Davacı 1/2/1997-13/12/2008 tarihleri arasında davalı işyerinde çalıştığını beyan etmiş olup SGK hizmet cetvelinde davacının davalı yanında çalışması gözükmemekte olup 18/10/1993-31/12/1997 tarihleri arasında bağkur sigortalısı olduğu 1977 yılından başlayarak 2003 yılına kadar çeşitli tarihlerde başka işyerlerinde sigortalı çalışmasının olduğu 3/11/2003 tarihinde aylık bağlanması için tahsis talebinde bulunduğu ve aylık bağlandığı görülmektedir. Bu tarihten sonra da yaşlılık aylığı almakta olup aynı zamanda işyerinde çalışmaya devam etmektedir. Yargıtay'ın yerleşik kararlarına göre emeklilikten sonraki tarih ayrı bir işyeri sözleşmesi olarak değerlendirilmekle birlikte emekli olurken kıdem tazminatı ödenmemiş ise hizmet sürelerinin de birleştirilmesi gerekir. Tanık beyanlarından davacının 1997 yılının başından itibaren çalışmaya başladığı ve 2008 yılında da çalışmasının olduğu anlaşılmakla davacının davalı işyerinde 1/2/1997-13/12/2008 tarihleri arasında çalıştığı kabul edilmiştir.

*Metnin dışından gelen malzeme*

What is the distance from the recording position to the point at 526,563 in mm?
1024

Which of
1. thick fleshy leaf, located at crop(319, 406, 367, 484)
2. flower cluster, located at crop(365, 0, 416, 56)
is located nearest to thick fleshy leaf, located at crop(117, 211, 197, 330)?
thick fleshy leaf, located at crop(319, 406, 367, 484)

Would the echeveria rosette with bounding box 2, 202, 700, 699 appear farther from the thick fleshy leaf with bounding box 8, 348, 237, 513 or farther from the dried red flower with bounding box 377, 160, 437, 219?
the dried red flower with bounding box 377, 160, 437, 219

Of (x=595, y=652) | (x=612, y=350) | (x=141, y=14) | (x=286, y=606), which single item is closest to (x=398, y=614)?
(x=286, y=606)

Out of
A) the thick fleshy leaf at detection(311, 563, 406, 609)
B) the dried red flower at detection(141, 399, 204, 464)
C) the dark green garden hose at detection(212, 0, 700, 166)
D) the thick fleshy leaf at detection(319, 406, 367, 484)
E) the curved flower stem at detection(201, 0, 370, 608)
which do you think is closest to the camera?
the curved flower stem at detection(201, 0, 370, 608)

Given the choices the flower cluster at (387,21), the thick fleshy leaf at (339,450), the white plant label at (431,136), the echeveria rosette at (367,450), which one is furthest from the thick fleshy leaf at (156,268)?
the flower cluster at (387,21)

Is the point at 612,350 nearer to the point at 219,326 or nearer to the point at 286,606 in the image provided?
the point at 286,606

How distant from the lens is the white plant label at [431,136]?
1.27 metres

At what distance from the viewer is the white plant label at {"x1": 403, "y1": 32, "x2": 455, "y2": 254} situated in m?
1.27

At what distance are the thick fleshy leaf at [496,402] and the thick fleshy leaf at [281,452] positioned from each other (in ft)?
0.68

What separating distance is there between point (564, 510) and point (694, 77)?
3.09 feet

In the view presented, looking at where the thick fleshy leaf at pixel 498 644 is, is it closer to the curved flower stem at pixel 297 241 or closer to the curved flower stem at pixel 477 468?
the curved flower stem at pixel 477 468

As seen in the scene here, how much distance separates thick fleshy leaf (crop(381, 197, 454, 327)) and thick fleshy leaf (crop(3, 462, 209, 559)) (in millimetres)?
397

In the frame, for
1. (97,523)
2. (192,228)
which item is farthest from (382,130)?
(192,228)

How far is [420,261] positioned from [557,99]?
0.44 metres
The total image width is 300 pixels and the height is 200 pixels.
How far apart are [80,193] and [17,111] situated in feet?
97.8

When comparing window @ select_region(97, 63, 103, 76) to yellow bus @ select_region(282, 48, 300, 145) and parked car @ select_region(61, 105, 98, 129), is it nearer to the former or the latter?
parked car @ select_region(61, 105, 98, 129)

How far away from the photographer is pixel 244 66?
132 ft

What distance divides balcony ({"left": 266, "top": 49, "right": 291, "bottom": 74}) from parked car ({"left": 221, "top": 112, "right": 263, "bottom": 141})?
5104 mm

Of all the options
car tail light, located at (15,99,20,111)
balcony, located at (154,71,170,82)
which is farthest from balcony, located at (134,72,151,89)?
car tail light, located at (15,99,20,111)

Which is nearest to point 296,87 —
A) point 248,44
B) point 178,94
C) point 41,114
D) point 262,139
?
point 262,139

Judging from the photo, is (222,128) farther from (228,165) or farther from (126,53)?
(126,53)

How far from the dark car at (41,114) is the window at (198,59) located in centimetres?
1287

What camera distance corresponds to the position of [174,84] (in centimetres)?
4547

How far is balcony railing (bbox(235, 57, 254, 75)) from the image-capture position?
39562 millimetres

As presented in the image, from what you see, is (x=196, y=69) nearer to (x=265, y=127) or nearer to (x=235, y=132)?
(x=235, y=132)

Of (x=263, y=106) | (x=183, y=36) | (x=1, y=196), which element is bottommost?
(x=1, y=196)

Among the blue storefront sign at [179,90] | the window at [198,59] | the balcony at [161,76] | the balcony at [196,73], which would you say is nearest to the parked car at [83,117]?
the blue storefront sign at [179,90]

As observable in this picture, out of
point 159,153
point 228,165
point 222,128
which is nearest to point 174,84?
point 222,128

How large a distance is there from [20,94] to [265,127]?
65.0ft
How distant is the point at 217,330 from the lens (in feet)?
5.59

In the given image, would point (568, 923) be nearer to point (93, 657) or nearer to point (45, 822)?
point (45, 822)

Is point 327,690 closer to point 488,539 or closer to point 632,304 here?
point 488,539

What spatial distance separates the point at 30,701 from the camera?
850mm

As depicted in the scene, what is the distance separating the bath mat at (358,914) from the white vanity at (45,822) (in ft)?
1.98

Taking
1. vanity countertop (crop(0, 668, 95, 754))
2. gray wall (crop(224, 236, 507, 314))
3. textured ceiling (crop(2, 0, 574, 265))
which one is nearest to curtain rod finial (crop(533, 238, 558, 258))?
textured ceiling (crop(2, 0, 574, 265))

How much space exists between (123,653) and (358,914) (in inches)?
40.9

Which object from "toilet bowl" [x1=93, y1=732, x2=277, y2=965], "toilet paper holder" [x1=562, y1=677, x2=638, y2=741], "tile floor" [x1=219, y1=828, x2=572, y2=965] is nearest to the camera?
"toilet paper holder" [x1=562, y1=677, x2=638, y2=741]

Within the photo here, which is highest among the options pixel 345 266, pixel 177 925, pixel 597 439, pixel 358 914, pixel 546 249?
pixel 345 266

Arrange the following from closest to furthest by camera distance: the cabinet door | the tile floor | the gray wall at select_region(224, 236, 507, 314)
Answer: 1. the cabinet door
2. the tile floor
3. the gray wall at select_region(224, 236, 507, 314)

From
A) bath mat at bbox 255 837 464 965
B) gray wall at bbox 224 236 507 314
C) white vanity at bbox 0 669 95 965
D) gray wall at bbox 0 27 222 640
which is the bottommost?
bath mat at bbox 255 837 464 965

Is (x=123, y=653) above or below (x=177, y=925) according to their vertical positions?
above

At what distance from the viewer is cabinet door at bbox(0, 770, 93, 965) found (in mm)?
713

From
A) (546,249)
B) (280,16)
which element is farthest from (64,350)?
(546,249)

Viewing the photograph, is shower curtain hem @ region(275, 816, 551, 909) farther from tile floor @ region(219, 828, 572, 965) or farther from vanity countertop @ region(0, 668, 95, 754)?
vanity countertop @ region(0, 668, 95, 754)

17. Başvurucunun temyizi üzerine karar, Yargıtay 9. Hukuk Dairesinin 17/9/2013 tarihli ve E.2011/22133, K.2013/22692 sayılı ilamı ile onanmıştır. Onama ilamının ilgili kısmı şöyledir:
18. Onama ilamı, 15/11/2013 tarihinde başvurucuya tebliğ edilmiş, 16/12/2013 tarihinde bireysel başvuruda bulunulmuştur.
B. İlgili Hukuk
19. 18/6/1927 tarihli ve 1086 sayılı mülga Hukuk Usulü Muhakemeleri Kanunu’nun (HUMK) 29. maddesi şöyledir:
“Aşağıdaki hallerde hâkim bizzat kendisini reddedebilir veya iki taraftan biri canibinden reddolunabilir:
1 - Davada iki taraftan birine nasihat vermiş veya yol göstermiş olması,
2 - Davada iki taraftan biri veya üçüncü şahıs muvacehesinde kanunen icap etmeden reyini beyan etmiş olması.

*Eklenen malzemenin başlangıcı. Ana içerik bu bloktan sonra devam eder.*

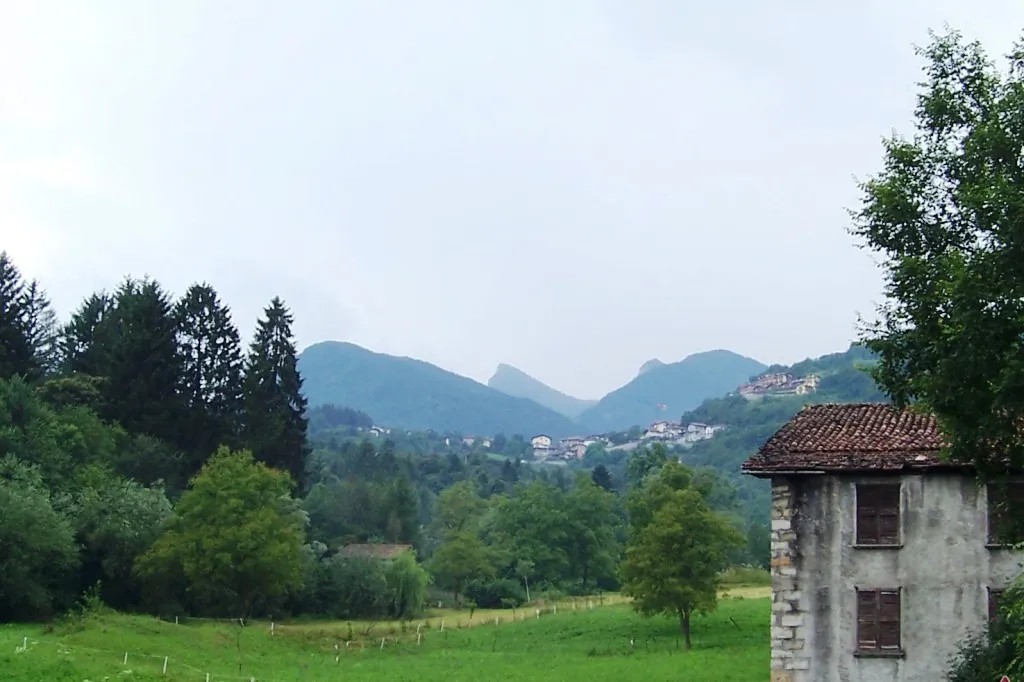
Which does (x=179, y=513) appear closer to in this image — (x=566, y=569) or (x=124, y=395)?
(x=124, y=395)

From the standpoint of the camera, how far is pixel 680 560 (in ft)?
176

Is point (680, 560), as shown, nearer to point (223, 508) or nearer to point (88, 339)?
point (223, 508)

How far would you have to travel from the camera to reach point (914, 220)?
2364 cm

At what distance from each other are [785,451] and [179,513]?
40725 millimetres

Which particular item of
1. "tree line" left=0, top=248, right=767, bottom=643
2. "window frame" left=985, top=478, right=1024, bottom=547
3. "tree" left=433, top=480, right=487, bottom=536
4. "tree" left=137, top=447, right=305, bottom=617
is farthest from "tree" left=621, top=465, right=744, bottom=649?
"tree" left=433, top=480, right=487, bottom=536

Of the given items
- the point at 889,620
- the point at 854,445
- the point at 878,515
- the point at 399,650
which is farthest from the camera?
the point at 399,650

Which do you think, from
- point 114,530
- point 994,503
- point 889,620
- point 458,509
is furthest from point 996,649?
point 458,509

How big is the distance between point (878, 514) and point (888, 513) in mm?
248

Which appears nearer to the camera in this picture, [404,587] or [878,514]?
[878,514]

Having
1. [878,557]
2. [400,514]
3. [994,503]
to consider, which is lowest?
[878,557]

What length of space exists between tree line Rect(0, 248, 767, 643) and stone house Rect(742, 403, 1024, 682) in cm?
2319

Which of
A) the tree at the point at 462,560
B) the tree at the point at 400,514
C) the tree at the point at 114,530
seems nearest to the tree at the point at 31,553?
the tree at the point at 114,530

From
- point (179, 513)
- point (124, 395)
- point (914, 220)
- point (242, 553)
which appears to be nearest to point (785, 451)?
point (914, 220)

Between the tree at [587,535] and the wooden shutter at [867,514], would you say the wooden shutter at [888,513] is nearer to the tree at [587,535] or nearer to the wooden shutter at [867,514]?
the wooden shutter at [867,514]
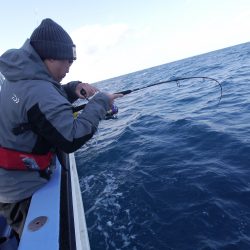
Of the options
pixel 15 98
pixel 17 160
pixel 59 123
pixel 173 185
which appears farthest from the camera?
pixel 173 185

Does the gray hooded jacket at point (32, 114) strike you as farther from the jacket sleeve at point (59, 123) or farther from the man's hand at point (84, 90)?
the man's hand at point (84, 90)

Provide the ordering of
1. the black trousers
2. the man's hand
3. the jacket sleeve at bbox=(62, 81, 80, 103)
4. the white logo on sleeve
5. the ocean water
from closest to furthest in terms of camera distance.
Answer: the white logo on sleeve < the black trousers < the ocean water < the man's hand < the jacket sleeve at bbox=(62, 81, 80, 103)

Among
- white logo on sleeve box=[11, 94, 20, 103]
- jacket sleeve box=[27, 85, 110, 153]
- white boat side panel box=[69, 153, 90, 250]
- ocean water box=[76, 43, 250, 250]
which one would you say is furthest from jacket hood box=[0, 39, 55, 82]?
ocean water box=[76, 43, 250, 250]

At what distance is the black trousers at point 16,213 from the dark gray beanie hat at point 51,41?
1447 millimetres

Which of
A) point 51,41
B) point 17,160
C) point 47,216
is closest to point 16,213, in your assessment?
point 47,216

3- Davada şahit veya ehlihibre veya hakem ve yahut hâkim sıfatıyla dinlenmiş veya hareket etmiş olması,
4 - Davanın dördüncü dereceye kadar (bu derece dahil) civar hısımlarına ait bulunması,
5 - Dava esnasında iki taraftan birisiyle davası veya aralarında bir düşmanlık bulunması,
6- Umumiyetle hâkimin bitaraflığından şüpheyi mucip esbabı mühimme bulunması.”

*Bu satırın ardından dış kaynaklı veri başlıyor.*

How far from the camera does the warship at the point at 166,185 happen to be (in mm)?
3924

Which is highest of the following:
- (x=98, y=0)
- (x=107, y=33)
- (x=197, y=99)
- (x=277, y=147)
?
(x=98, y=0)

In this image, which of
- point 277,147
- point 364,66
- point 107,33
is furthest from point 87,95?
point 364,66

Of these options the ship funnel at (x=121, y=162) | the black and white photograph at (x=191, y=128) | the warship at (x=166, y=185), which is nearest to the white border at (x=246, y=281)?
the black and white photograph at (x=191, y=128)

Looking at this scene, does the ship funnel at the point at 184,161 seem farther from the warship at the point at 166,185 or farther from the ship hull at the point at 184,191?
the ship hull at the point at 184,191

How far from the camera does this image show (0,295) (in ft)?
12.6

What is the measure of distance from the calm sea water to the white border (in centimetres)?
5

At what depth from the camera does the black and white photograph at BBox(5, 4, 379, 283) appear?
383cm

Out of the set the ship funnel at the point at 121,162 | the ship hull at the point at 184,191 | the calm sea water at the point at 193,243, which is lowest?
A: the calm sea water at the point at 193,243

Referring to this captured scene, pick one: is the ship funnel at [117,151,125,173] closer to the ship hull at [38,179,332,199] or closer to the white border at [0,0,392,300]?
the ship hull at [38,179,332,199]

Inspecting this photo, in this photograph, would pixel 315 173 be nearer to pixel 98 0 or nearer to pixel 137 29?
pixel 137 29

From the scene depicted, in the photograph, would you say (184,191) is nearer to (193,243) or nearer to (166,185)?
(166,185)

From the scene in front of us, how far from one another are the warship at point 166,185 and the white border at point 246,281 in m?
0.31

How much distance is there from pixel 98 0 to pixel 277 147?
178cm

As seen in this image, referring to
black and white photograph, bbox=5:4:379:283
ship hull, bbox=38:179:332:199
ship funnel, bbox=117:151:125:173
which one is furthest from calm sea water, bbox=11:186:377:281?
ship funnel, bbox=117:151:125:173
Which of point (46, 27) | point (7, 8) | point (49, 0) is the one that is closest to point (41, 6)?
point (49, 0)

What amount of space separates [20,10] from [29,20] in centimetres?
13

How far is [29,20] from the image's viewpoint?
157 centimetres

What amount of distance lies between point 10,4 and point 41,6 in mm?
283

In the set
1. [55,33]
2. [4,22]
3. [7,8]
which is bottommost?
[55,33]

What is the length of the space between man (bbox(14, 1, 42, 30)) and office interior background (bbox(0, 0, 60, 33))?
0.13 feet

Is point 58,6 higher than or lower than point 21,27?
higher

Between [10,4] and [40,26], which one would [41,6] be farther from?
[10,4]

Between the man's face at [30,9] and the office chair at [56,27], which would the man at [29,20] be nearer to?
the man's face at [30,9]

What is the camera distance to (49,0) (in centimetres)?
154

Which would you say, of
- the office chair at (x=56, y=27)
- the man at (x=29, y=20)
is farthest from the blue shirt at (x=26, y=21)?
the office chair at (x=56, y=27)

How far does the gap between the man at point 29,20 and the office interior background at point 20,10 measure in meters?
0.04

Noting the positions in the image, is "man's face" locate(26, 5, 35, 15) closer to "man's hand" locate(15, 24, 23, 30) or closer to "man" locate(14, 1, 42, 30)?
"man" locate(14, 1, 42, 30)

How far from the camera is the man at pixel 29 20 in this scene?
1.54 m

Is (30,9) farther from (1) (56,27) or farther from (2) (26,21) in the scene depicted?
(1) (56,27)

20. 1086 sayılı mülga Kanun’un 33. maddesi şöyledir:
“Hâkimin reddi dilekçesi reddolunacak hâkimin mensup olduğu mahkemeye verilir, vekilin, hâkimin reddi isteminde bulunabilmesi bu konudaki yetkisinin vekâletnamede açıkça belirtilmiş olması şartına bağlıdır.
Hâkimin reddi istemi, reddi istenen hâkim katılmaksızın mensup olduğu mahkemece incelenir. Reddedilen hâkimin iştirak etmemesinden dolayı mahkeme teşekkül edemez veya mahkeme tek hâkimden oluşuyor ise, ret istemi o yerde asliye hukuk hâkimliği görevini yapan diğer mahkeme veya hâkim tarafından incelenir. O yerdeki asliye hukuk hâkimliği görevi bir hâkim tarafından yerine getiriliyorsa o hâkim hakkındaki ret istemi, asliye ceza hâkimi varsa onun tarafından, yoksa en yakın asliye hukuk mahkemesince incelenir.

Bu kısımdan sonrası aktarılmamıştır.